# Gonna buid a 1023.....



## thebeachcaster (Aug 7, 2006)

Think I'm gonna go 25, 16, 12, 10, 10, 10, 10tip.

anyway....can someone give me the barrel size for the tip? Thanks.

Also, if anyone owns/has built this one, throw in two cents.


----------



## TreednNC (Jul 1, 2005)

try a 6.5 tube.... Ward just a bit of advice I got from Jim at Hatteras Jack....Start with your stripper guide and use down to what the smallest guide you will have is. So if your going from 25, go 25 20 16 12 10 10 10tip. That 20 will help taper some of that slap down on the line better for the 16, and so forth. If somebody you trust told you that spacing then by all means use it, just passing along some info Jim told me. Good luck! Thats an unbeleivable rod for glassminnows. You remember what Ryan, you and I were talking about with those spanish the other day....


----------



## Ryan Y (Dec 1, 2005)

*I told him my guides sizes.*

But what the heck do I know...Im just a rookie!

Hey, it worked for me....

You know ward, th emore I look at numbers they all seem to blur. I still think I need to look at that rod tommorow to get it right. There's no telling.


----------



## huckfinn38 (Jun 13, 2006)

*I told him as well*

25 20 16 12 12 12

Ward you might want to mention that this is a Spinning rod with single foot guides.

30 20 16 12 12 12 would probably be even better


----------



## TreednNC (Jul 1, 2005)

running 12s on out would work well too.....not saying youre wrong by any means Ryan, I know yours works, Ive seen it in action......Jeb....12's would probably work great too....more clearance for leader knots and the like. I cant remember who I got my numbers from.....Jim or Clyde at that point in time. I did mine in the single foot wih a stradic 4000 and it throws like a champ


----------



## thebeachcaster (Aug 7, 2006)

*My first post on this thread*

I gave what I thought I would do, (this was based on what a few different people had told me) I knew I wasn't gonna use 8s but ya'll think 10 is too small? Decisions...Decisions... 

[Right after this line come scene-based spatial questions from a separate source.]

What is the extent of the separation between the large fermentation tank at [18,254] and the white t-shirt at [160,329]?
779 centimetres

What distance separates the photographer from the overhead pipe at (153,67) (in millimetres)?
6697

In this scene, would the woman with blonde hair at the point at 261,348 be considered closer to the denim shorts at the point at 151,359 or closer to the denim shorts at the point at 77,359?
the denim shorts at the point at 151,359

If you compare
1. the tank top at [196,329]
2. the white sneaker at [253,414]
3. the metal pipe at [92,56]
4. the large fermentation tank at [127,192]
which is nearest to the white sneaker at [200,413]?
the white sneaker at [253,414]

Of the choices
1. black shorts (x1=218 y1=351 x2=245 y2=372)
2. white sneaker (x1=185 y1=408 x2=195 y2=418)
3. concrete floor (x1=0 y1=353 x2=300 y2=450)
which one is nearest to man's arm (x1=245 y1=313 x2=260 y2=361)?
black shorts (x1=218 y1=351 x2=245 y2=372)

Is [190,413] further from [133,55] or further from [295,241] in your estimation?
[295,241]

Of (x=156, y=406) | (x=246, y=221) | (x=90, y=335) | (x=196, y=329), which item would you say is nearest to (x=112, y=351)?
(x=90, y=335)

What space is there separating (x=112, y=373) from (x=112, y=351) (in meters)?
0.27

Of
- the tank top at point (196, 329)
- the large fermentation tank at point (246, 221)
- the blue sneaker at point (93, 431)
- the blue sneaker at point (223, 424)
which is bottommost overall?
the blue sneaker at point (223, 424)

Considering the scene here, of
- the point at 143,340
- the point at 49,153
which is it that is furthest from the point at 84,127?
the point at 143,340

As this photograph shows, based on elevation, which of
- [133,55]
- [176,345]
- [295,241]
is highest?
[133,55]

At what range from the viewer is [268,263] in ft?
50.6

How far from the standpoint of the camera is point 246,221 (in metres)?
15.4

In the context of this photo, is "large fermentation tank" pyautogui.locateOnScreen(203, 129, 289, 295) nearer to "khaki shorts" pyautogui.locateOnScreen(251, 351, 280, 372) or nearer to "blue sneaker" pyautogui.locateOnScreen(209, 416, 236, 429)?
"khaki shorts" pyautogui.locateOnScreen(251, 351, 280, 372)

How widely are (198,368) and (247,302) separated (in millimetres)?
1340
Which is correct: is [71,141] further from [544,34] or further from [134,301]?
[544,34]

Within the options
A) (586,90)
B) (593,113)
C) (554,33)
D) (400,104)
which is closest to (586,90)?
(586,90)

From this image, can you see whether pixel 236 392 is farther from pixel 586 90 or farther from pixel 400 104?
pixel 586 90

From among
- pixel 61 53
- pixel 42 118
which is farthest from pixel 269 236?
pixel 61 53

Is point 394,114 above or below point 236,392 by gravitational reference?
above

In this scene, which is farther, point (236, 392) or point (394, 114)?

Jeb, you are right. the more info I can give, the better.

I am gonna be running 30lb mono shocker on 20lb braid using BT to double uni for connection.

Right now, after all the thought and input, I'm thinking...30 25 20 16 12 10 10tip...

If Clyde sees this and makes a suggestion, I will make his call the final decision...

Thanks everyone for the help.


----------



## Clyde (Oct 18, 2003)

The first set up you listed could actually be used as a "dual rung" set up if you pay close attention to your guide spaceing. 

Personally, for spinning, I go 30, 20, 16, 12, 10, 10tip. I sometimes stay with all 12's on the tip, just depends on what mood I'm in. I suspect the 25 would work great with braid though if you want to save a little weight. 

Don't be afraid to try something different. And by all means, tape them on & cast it first!


----------



## Ryan Y (Dec 1, 2005)

Man, Just tape some guides on there and go fishing....Its what I do in the spring. all the coooool Kids are doing it! (Doh!)

Hell, you really dont need a reel seat. If you tape it (the reel) on, you can play around with it too. By the way, you want me to bring up some old nasty Buck Shad?


----------



## Mark G (Nov 15, 2004)

thebeachcaster said:


> I gave what I thought I would do, (this was based on what a few different people had told me) I knew I wasn't gonna use 8s but ya'll think 10 is too small? Decisions...Decisions...
> 
> Jeb, you are right. the more info I can give, the better.
> 
> ...


Are you planning on running the shocker all the way to the reel, or just a few feet for grabbing/handling leader.

The reason I ask is if only braid is running thru the guides I would stay with 10's as the running guides out on the tip, and if you wanted to you could drop down to 8's. I know you said you wouldn't use 8's but I think you might get better performance out of it , at least casting wise.

However if you plan on running the mono shocker to the reel, then you will want 10's or 12's for passing the shock knot thru.

I set mine up with 10's and use 30 lb braid, and only a few feet of heavier mono on the end/ outside of the rod tip.

Good luck and let us know how it goes.

:fishing:


----------